Per quanto concerne i laici che chiedono l’assistenza pastorale alle comunità della Fraternità: restano sottoposti alla giurisdizione del vescovo diocesano, ma — soprattutto in ragione dei riti liturgici delle comunità della Fraternità — possono rivolgersi a esse per l’amministrazione dei sacramenti (per i sacramenti di battesimo, cresima e matrimonio restano necessarie le notifiche d’uso alla propria parrocchia; cfr. can. 878, 896, 1122).
Nota: Si deve tenere presente la particolare complessità:
1. della questione del ricevimento da parte dei laici dei sacramenti di battesimo, cresima, matrimonio nelle comunità della Fraternità;
2. della questione delle comunità che praticano — senza appartenervi — la regola di questo o di quell’Istituto religioso.
Spetterà alla commissione romana risolvere questi problemi.
4. Ordinazioni
Per le ordinazioni, bisogna distinguere due fasi:
4.1. immediatamente:
Per le ordinazioni previste a breve scadenza, Mons.

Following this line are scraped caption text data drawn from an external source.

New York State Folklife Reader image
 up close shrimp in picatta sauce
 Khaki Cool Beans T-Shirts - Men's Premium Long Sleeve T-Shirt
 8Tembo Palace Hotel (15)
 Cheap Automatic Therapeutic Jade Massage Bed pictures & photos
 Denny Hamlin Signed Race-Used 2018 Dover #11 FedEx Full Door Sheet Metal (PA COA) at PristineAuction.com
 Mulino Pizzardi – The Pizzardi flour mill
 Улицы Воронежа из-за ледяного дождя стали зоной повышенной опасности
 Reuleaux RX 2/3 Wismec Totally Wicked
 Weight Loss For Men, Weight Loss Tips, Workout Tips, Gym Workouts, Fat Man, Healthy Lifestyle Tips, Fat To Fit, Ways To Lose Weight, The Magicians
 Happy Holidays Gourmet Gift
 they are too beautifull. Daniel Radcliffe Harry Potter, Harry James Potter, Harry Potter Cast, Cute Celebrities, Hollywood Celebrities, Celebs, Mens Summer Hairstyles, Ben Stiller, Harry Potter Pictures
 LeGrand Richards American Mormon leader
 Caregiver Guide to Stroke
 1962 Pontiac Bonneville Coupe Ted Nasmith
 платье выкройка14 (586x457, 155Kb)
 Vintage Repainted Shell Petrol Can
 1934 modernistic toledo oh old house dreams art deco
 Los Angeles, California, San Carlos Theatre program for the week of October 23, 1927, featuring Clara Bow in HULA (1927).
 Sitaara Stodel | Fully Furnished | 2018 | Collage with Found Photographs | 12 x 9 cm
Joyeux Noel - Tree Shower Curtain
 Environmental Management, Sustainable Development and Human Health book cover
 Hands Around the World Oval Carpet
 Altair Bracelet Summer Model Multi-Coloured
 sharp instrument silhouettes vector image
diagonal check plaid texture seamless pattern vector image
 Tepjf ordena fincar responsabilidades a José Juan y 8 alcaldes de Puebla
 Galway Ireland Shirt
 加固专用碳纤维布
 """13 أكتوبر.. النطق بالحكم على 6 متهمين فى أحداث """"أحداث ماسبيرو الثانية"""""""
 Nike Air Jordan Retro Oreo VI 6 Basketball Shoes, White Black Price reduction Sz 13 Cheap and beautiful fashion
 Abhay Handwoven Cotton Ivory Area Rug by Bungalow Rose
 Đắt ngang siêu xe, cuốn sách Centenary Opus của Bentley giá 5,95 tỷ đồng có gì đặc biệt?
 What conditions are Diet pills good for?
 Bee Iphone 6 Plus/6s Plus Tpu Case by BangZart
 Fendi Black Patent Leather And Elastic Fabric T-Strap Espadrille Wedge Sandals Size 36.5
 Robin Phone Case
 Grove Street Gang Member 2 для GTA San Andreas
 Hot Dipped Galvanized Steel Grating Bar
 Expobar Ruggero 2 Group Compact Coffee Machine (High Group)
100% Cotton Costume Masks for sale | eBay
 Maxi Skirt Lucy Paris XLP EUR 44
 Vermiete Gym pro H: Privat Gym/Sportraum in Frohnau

Lefebvre sarà autorizzato a conferirle oppure, se non lo potesse fare, sarà autorizzato un altro vescovo a lui accetto.
4.2. dopo l’erezione della Società di vita apostolica:
4.2.1. Nella misura del possibile, e a giudizio del Superiore generale, va seguita la via normale: rimettere le Lettere dimissorie a un vescovo che accetti di ordinare i membri della Società.
4.2.2. In ragione della particolare situazione della Fraternità (cfr. infra): ordinazione di un vescovo della Fraternità che, fra altri compiti, avrebbe anche quello di procedere alle ordinazioni.
5. Problema del vescovo
5.1. A livello dottrinale (ecclesiologico), la garanzia di stabilità e di conservazione della vita e dell’attività della Fraternità è assicurata dalla sua erezione in Società di vita apostolica di diritto pontificio e dall’approvazione degli Statuti da parte del Santo Padre.
5.2. Ma, per ragioni pratiche e psicologiche, pare utile la consacrazione di un vescovo membro della Fraternità. Perciò, nel quadro della soluzione dottrinale e canonica della riconciliazione, suggeriamo al Santo Padre di nominare un vescovo scelto nella Fraternità, su presentazione di Mons. Lefebvre. Sulla base del principio sopra indicato (5.1.), questo vescovo di norma non è Superiore generale della Fraternità. Ma sembra opportuno che sia membro della commissione romana.
6. Problemi particolari (da risolvere con decreto o con dichiarazione)
– Revoca della suspensio a divinis di Mons. Lefebvre e dispensa dalle irregolarità in cui è incorso a causa delle ordinazioni.
– Previsione di una «amnistia» e di un accordo per le case e i luoghi di culto della Fraternità eretti — oppure utilizzati — fino a ora senza autorizzazione dei vescovi.